Here's a link to another blog with more about Iain's speech and also the Youtube site with the film.
And also glad I was able to get into the debate myself to speak on the climate change issue - highlighting the way amongst other things in which the SNP Scottish Government is currently watering down the Scottish Climate Change Bill (first proposed by Labour 2 years ago before the Scottish elections), and the slow speed at which it is being taken forward. It will almost certainly not become law until 2010, two years later than the Labour Government's Climate Change Act became law.

P.S. On the issue of flags, I was at a meeting in Commercial Street in Leith this morning, and I noticed that the Scottish Government HQ was, for the first time I've seen it, flying the Saltire and the Union Jack - the SNP stopped flying the Union Jack as well after they took over the Scottish government. Is this significant?!

Wednesday, March 04, 2009

Leith saved - again!

The news came through recently that Forth Ports had decided to drop their plans to use the name ‘Edinburgh Harbour’ to market their proposed development in Leith Docks. This came as good news to the thousands who signed a petition protesting at the change, and to the local elected representatives like myself who joined in the campaign to save the name of Leith.

It’s not the first time we’ve had to fight to save the name of Leith – only a few years ago I launched a campaign to stop the name of Leith being removed from the parliamentary constituency which covers the port. We were successful then as well, and I am sure that if anyone tries to do the same in the future, we will fight that as well!
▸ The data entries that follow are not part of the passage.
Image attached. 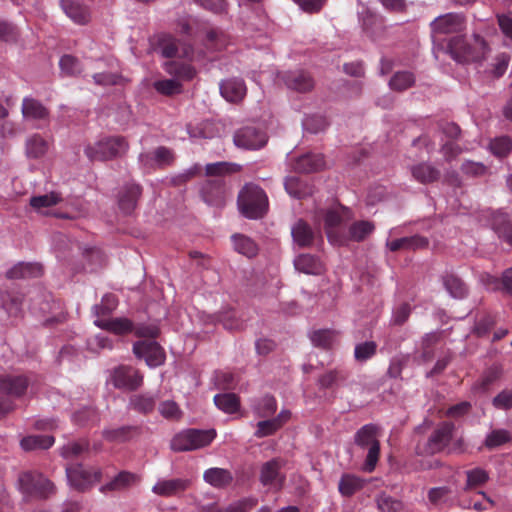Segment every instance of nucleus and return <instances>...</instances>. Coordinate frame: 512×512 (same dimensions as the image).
I'll return each instance as SVG.
<instances>
[{
    "label": "nucleus",
    "mask_w": 512,
    "mask_h": 512,
    "mask_svg": "<svg viewBox=\"0 0 512 512\" xmlns=\"http://www.w3.org/2000/svg\"><path fill=\"white\" fill-rule=\"evenodd\" d=\"M455 425L452 422H441L429 436L425 452L435 454L443 451L453 440Z\"/></svg>",
    "instance_id": "obj_10"
},
{
    "label": "nucleus",
    "mask_w": 512,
To be honest, I thought that the choice of Edinburgh Harbour was a mistake even for the marketing people at Forth Ports. The name is nothing special, and sounds like just another of the waterfront developments that have grown up in every part of the world – with not much to tell them apart. ‘Leith’, by contrast, immediately puts the development as part of a vibrant, special community.

And that’s something which business and those concerned with economic development in the current tough times should use to their advantage!

I saw a good example of that recently. A few days ago, I attended the launch of the Leith Business Exchange, designed as the name suggests to provide, amongst other things, a place for local businesses to make contact with each other. I met a lot of people with businesses they were keen to grow and develop – and for many of them, the fact that Leith had a strong sense of community was very important for them. They felt it made it easier for them to build up business contacts, get to know potential customers, and also made it an enjoyable place to do business in. So, for this reason and for so many others, let’s speak up for Leith!